[Records drawn from a dataset]
◇ ◇ ◇
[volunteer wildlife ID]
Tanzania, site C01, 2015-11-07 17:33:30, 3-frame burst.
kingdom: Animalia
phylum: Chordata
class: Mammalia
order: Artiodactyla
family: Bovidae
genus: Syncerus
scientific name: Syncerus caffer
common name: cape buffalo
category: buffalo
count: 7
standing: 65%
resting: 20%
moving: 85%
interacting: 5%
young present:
◇ ◇ ◇
What the task asks:
Give back the line containing "category: buffalo" and all the lines after it through the end of the records, unchanged.

Solution to this exercise:
category: buffalo
count: 7
standing: 65%
resting: 20%
moving: 85%
interacting: 5%
young present:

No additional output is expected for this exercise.